*OBJECTIVE*: Turn the lines of the listing below into a JSON list of strings, one string per line and blank lines skipped. Start with the line that contains "How much distance do" and go on through the last line of the listing.

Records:
====
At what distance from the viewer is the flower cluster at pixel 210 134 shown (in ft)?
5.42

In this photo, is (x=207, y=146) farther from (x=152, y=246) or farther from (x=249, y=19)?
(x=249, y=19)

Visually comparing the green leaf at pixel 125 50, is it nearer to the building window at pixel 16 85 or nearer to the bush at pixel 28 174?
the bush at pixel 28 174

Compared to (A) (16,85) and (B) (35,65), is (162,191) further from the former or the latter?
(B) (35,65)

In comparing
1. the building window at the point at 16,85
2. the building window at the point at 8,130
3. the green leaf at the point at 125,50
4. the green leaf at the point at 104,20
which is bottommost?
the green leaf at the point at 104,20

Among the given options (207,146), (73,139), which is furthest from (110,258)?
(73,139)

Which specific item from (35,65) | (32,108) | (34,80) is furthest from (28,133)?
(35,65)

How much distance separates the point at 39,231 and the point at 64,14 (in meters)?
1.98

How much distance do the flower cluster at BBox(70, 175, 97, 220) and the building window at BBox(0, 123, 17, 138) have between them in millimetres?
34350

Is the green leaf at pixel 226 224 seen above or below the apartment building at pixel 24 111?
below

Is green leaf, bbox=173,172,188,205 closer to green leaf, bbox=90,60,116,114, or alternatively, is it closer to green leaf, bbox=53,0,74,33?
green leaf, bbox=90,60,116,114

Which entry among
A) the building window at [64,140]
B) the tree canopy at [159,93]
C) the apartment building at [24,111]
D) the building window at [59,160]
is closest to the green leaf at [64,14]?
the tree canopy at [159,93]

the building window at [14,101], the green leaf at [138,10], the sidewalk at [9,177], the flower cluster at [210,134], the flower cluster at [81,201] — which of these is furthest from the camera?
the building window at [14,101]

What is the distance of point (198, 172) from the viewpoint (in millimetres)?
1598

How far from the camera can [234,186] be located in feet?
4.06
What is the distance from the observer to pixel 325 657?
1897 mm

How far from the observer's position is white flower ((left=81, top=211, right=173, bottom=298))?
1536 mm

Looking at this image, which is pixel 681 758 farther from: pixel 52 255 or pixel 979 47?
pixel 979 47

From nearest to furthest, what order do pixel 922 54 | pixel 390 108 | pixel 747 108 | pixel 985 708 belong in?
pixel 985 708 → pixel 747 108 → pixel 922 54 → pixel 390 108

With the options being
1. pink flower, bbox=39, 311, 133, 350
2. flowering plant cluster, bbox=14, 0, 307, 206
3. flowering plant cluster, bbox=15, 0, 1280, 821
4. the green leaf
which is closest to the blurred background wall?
====
*OUTPUT OF THE TASK*:
[
  "How much distance do the flower cluster at BBox(70, 175, 97, 220) and the building window at BBox(0, 123, 17, 138) have between them in millimetres?",
  "34350",
  "Is the green leaf at pixel 226 224 seen above or below the apartment building at pixel 24 111?",
  "below",
  "Is green leaf, bbox=173,172,188,205 closer to green leaf, bbox=90,60,116,114, or alternatively, is it closer to green leaf, bbox=53,0,74,33?",
  "green leaf, bbox=90,60,116,114",
  "Which entry among",
  "A) the building window at [64,140]",
  "B) the tree canopy at [159,93]",
  "C) the apartment building at [24,111]",
  "D) the building window at [59,160]",
  "is closest to the green leaf at [64,14]?",
  "the tree canopy at [159,93]",
  "the building window at [14,101], the green leaf at [138,10], the sidewalk at [9,177], the flower cluster at [210,134], the flower cluster at [81,201] — which of these is furthest from the camera?",
  "the building window at [14,101]",
  "What is the distance of point (198, 172) from the viewpoint (in millimetres)?",
  "1598",
  "How far from the camera can [234,186] be located in feet?",
  "4.06",
  "What is the distance from the observer to pixel 325 657?",
  "1897 mm",
  "How far from the observer's position is white flower ((left=81, top=211, right=173, bottom=298))?",
  "1536 mm",
  "Looking at this image, which is pixel 681 758 farther from: pixel 52 255 or pixel 979 47?",
  "pixel 979 47",
  "From nearest to furthest, what order do pixel 922 54 | pixel 390 108 | pixel 747 108 | pixel 985 708 belong in?",
  "pixel 985 708 → pixel 747 108 → pixel 922 54 → pixel 390 108",
  "With the options being",
  "1. pink flower, bbox=39, 311, 133, 350",
  "2. flowering plant cluster, bbox=14, 0, 307, 206",
  "3. flowering plant cluster, bbox=15, 0, 1280, 821",
  "4. the green leaf",
  "which is closest to the blurred background wall?"
]